Among the lines below, how many have the string "sesgos" in them? Only the number is wanted.

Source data
____________

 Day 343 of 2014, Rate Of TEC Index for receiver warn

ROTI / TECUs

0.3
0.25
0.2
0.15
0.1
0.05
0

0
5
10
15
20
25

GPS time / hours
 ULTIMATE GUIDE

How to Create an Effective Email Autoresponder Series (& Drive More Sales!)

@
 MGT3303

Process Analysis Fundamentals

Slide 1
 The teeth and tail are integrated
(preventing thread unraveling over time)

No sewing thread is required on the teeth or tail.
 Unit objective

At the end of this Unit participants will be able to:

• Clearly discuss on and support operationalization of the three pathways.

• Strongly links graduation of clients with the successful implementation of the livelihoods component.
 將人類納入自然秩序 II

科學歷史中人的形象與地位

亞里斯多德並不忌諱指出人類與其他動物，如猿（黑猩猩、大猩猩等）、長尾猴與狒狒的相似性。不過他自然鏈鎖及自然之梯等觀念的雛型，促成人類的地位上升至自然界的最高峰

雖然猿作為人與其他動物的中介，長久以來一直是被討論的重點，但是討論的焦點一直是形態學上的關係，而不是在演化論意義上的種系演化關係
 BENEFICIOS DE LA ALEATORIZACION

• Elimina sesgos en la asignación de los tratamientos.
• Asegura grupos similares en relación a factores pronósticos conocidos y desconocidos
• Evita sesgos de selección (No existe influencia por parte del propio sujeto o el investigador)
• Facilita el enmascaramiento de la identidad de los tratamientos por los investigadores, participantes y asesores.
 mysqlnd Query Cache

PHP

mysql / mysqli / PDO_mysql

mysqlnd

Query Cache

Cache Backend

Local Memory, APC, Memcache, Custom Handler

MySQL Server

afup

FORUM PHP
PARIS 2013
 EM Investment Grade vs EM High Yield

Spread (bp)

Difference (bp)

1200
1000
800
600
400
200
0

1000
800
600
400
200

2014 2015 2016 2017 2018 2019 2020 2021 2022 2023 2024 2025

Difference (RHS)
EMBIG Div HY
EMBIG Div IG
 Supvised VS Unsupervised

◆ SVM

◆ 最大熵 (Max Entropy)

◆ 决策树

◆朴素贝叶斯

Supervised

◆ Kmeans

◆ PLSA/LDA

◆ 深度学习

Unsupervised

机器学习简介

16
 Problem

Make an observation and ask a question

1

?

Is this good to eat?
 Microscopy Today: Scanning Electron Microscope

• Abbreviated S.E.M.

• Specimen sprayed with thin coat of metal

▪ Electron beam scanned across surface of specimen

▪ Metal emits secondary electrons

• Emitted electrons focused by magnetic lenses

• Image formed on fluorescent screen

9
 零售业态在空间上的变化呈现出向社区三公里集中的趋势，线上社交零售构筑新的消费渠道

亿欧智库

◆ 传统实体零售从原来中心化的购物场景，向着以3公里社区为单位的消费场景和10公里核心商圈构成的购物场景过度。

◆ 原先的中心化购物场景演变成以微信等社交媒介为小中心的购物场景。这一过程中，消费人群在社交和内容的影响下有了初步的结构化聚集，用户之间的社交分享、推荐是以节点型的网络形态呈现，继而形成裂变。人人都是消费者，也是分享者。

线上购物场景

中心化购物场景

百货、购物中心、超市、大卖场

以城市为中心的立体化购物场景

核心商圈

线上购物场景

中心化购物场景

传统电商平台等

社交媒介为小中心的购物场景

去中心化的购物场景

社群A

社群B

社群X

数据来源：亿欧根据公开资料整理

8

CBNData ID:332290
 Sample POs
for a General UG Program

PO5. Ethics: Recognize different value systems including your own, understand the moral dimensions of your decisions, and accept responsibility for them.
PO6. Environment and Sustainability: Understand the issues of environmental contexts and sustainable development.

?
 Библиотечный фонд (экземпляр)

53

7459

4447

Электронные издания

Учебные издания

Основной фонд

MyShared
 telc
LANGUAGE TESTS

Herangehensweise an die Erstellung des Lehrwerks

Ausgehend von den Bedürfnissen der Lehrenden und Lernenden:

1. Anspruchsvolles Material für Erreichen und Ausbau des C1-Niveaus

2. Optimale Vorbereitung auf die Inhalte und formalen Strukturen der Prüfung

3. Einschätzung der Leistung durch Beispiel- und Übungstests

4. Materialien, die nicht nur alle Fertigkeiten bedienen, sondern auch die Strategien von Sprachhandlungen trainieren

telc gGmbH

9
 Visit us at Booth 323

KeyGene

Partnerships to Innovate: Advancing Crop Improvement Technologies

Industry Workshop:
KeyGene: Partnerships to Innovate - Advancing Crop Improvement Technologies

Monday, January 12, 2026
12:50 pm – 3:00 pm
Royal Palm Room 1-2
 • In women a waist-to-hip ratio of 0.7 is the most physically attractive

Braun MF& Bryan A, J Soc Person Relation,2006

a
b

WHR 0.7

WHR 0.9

____________

--- Result of the exercise ---
2